Progress In Growing Human Embryo Outside The Womb Fuels Debate

By R. Siva Kumar - 05 May '16 19:52PM

The human embryo has been created and studied in labs, but scientists have not been able to keep it alive outside a woman's womb. The short lifespan outside the womb has prevented any research into its development.

Scientists now claim that they have found a way to keep embryos alive in labs a week longer. It would help experts to become aware of various aspects of evolution, human development, miscarriages and birth defects.

"All of this research which we do in the lab should have enormous benefit," said Magdelena Zernicka-Goetz, a professor at the University of Cambridge who was part of the research.

However, the new findings have again stoked the debate on the ethics of human embryo experiments. Moreover, should the rules on limiting human embryo research to the first 14 days be altered? They are being argued about.

The new research was published in Nature Cell Biology today. The study is building upon Zernicka-Goetz's recent finding of how to extend the lifespan of mouse embryos in the lab. With the help of amino acids, hormones and growth factors, Zernicka-Goetz says that embryos too can get the nourishment that they would inside the mother's womb.

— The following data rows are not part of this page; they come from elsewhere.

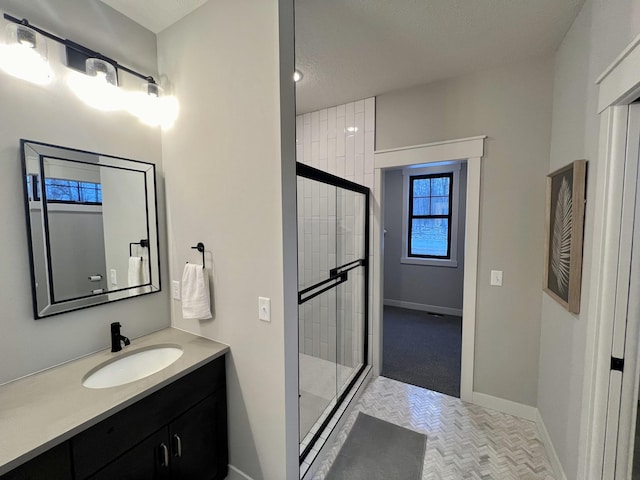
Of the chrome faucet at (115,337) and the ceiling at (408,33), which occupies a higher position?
the ceiling at (408,33)

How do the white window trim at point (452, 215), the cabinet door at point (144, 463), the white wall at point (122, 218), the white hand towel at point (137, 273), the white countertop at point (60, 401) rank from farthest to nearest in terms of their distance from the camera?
the white window trim at point (452, 215)
the white hand towel at point (137, 273)
the white wall at point (122, 218)
the cabinet door at point (144, 463)
the white countertop at point (60, 401)

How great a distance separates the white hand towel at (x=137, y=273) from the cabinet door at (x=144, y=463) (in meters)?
0.82

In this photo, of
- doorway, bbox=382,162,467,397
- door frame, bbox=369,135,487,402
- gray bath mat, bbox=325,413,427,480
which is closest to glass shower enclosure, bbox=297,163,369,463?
gray bath mat, bbox=325,413,427,480

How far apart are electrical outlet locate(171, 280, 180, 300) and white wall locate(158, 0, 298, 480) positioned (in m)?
0.23

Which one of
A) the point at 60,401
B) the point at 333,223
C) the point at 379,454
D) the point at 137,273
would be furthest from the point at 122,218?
the point at 379,454

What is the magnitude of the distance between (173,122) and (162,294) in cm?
112

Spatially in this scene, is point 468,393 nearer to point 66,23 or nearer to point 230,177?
point 230,177

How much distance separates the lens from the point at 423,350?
10.6ft

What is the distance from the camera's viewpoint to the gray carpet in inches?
104

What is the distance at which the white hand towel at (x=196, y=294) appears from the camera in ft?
5.02

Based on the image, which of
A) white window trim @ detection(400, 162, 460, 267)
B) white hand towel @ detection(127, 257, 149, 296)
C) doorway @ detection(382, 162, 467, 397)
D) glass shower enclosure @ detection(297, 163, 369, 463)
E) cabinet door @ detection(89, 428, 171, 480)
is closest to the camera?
cabinet door @ detection(89, 428, 171, 480)

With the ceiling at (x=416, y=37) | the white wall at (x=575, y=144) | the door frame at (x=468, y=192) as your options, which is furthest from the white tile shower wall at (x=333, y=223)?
the white wall at (x=575, y=144)

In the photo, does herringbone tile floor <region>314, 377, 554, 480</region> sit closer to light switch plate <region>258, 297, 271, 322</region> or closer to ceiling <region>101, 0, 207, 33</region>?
light switch plate <region>258, 297, 271, 322</region>

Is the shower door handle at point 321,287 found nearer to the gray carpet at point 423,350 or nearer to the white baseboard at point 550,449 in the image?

The team, as well as Rockefeller University researchers, said the technique was paralleled in human embryos too, which increased their lifespan in the laboratory for a week. The embryos developed in the lab in the same manner as they did in the womb. They organised themselves into the early stages of complex body structures.

"That was a big eureka moment in the lab," said Ali Brinvalou, an embryologist at Rockefeller University who participated in the research. "All the information necessary and sufficient to have the embryo move forward is already contained within that handful of cells. That was a very big surprise to us and to the field."

However, the ethics and moral issues have raging fast and furious, as expected.

"The 14-day rule has kept it pretty limited in terms of what scientists could do," said Daniel Sulmasy, a doctor, and bioethicist at the University of Chicago. "Once that goes, then it begins to sort of say: 'It's open season on human embryos. Anything goes.'

"The question has to be: 'Are there any limits to what we will do to human beings in order to gain scientific knowledge?' And then who counts as a human being?"